I have come to appreciate the system here, even though it is completely alien from my rural public schools in MN of 45 years ago.



We sent our son to Meiko, but I do not recommend it. He only needed math, but most cram schools divide their curricula into math-English, Japanese-science, and both combined. Eugene was already going to Helena for English and Meiko was the only school that provided individual instruction in math. However, their approach is to simply through a _lot_ of homework problems at the kids with variable instruction.
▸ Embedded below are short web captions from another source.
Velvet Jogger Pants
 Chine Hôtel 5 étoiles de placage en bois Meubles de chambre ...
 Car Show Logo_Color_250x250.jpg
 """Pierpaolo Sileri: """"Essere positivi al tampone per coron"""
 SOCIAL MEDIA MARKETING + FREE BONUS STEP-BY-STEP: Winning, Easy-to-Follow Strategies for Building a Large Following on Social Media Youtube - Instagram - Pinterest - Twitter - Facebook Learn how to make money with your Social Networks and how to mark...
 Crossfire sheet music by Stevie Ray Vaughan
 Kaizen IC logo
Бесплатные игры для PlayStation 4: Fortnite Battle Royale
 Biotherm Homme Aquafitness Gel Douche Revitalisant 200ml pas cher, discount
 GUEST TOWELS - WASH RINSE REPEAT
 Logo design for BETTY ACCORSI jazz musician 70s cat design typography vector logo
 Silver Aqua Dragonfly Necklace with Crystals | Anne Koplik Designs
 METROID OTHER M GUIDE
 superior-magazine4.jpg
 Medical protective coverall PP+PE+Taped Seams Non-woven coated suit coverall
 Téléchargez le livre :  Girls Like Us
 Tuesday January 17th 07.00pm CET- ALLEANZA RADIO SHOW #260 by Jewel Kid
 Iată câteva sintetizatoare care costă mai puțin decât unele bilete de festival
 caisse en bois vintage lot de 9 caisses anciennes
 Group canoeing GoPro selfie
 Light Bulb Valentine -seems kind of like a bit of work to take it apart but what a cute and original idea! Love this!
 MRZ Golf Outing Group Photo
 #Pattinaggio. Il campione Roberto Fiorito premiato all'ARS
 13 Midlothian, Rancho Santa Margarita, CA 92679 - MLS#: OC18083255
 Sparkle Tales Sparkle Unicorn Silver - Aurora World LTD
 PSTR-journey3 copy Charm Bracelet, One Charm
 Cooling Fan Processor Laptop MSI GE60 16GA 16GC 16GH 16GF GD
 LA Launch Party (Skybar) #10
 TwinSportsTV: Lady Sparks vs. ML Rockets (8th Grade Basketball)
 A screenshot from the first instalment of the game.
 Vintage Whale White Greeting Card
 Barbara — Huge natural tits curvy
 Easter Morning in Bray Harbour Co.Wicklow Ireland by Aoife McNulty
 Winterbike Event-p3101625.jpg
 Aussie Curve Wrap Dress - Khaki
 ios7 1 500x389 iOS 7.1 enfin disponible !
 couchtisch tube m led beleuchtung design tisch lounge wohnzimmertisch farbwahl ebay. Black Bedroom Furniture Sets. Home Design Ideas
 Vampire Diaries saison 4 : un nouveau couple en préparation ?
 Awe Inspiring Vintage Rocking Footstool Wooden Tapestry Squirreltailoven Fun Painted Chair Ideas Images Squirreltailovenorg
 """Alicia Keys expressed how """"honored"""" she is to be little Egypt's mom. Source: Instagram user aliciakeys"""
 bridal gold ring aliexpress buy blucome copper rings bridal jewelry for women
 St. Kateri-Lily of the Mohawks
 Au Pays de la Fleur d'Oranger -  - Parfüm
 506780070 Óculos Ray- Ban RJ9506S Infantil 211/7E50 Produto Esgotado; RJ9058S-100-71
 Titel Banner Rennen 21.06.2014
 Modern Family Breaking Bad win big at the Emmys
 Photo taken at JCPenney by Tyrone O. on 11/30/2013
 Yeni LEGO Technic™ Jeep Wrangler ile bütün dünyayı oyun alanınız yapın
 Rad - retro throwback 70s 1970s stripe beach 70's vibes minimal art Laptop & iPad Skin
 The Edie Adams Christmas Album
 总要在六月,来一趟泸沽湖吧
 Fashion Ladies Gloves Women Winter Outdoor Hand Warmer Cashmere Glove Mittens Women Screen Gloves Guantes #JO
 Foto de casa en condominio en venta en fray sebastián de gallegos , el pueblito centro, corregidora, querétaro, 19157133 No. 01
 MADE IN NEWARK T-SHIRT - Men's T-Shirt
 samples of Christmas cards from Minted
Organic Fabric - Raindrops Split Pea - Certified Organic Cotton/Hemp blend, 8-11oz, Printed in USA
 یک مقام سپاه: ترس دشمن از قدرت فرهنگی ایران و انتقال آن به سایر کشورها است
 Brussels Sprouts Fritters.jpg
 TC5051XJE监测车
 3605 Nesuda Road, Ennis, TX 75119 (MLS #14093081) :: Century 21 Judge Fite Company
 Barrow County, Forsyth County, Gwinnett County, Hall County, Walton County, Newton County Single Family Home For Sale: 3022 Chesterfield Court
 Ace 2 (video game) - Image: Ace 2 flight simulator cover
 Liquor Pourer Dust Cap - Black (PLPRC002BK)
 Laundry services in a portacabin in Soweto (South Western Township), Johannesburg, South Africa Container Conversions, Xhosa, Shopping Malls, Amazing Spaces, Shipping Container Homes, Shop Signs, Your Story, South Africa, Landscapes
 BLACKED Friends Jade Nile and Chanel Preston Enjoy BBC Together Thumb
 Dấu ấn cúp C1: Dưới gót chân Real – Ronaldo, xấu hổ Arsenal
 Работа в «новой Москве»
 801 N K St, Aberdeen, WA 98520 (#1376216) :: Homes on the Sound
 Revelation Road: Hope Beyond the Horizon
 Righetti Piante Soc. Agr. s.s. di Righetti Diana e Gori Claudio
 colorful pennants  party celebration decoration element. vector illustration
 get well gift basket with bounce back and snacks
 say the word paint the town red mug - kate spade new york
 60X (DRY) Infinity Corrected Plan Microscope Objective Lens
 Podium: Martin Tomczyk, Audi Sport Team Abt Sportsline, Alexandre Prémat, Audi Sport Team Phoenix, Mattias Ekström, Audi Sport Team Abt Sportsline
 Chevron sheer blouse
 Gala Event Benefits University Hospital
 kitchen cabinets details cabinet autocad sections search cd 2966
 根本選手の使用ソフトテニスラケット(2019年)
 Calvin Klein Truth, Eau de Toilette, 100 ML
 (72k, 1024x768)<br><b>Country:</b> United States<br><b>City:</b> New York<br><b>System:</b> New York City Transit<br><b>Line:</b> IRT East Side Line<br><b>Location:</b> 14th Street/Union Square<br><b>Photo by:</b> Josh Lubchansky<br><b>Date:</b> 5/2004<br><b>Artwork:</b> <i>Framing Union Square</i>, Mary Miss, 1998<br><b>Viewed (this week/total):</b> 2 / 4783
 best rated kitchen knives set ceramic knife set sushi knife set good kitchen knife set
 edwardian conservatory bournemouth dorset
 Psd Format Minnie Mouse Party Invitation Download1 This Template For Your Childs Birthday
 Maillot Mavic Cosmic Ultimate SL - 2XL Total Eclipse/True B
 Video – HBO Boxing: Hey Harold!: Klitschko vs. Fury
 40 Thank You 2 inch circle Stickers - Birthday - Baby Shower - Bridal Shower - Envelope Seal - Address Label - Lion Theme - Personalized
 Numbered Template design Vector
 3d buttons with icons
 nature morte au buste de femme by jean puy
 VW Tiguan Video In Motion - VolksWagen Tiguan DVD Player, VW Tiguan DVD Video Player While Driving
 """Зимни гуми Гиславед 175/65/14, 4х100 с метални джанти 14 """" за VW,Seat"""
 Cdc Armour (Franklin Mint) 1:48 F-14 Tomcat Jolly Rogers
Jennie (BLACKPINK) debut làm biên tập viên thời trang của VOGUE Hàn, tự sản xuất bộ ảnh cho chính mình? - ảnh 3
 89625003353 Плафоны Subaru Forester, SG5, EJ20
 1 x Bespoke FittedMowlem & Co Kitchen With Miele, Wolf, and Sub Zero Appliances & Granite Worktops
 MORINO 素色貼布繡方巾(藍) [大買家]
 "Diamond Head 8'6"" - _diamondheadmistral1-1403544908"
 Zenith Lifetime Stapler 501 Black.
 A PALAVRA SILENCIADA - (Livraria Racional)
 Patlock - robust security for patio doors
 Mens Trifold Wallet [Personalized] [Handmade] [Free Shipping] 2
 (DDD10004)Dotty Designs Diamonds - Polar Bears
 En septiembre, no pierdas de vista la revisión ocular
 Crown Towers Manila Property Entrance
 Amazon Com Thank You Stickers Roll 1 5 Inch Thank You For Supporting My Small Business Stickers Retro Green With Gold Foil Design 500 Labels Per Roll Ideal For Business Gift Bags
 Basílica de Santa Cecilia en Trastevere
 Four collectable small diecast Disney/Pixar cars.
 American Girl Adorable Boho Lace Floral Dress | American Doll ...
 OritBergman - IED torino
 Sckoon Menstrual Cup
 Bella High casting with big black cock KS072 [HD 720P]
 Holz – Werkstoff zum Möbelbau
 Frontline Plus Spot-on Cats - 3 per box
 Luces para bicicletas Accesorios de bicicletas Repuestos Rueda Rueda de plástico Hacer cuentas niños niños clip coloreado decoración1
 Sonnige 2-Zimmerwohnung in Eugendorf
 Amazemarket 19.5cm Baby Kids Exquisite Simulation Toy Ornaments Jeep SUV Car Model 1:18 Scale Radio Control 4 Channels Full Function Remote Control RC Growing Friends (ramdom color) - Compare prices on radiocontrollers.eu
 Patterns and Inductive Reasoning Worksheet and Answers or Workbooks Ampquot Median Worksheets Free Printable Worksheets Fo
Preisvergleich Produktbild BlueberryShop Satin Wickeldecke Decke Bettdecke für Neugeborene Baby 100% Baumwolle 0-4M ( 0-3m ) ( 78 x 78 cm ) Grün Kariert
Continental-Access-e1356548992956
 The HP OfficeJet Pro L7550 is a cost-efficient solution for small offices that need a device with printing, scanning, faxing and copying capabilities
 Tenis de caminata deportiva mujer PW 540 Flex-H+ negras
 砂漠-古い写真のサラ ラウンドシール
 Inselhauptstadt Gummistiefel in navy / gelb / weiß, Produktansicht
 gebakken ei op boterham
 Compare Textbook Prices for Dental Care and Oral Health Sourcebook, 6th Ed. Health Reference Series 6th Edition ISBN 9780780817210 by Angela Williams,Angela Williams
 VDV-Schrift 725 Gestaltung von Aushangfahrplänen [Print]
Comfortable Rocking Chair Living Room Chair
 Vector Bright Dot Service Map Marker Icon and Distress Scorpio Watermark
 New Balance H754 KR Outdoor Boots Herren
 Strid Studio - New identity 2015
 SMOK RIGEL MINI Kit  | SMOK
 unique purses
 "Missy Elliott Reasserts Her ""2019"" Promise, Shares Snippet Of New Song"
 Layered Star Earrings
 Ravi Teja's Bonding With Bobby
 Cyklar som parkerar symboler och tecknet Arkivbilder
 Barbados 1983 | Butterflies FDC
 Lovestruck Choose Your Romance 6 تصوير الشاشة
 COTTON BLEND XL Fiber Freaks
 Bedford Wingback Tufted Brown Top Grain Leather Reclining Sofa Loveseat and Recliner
We switched to Waseda Academy, which offers a last minute push, at the end of December in 9th grade. This worked well after an initial stumble. The stumble was over a practice exam from Hibiya HS, which is thee toughest HS. Eugene, who had been doing quite well until that point, got zip. This shattered his confidence only days before the private school exams - nail biter to the very end.

As you know, in Ibaraki kids can choose only one public high school to try for. If they fail to get in, they are stuck with either private school or with dropping down to an undersubscribed public school, which is a very poor choice. So parents aim for the best public school which their kid is likely to pass. This is where the cram schools' practice exams are valuable. They enable accurate targeting of that one high school. Also, private schools' exams are more than a month before the public school exam. This means you can have the backstop in place. We let our son go for Takezono provided he passed at least one of Joso, Meikei and Tsunichi. Otherwise, he would have gone for Ushiku Eishin.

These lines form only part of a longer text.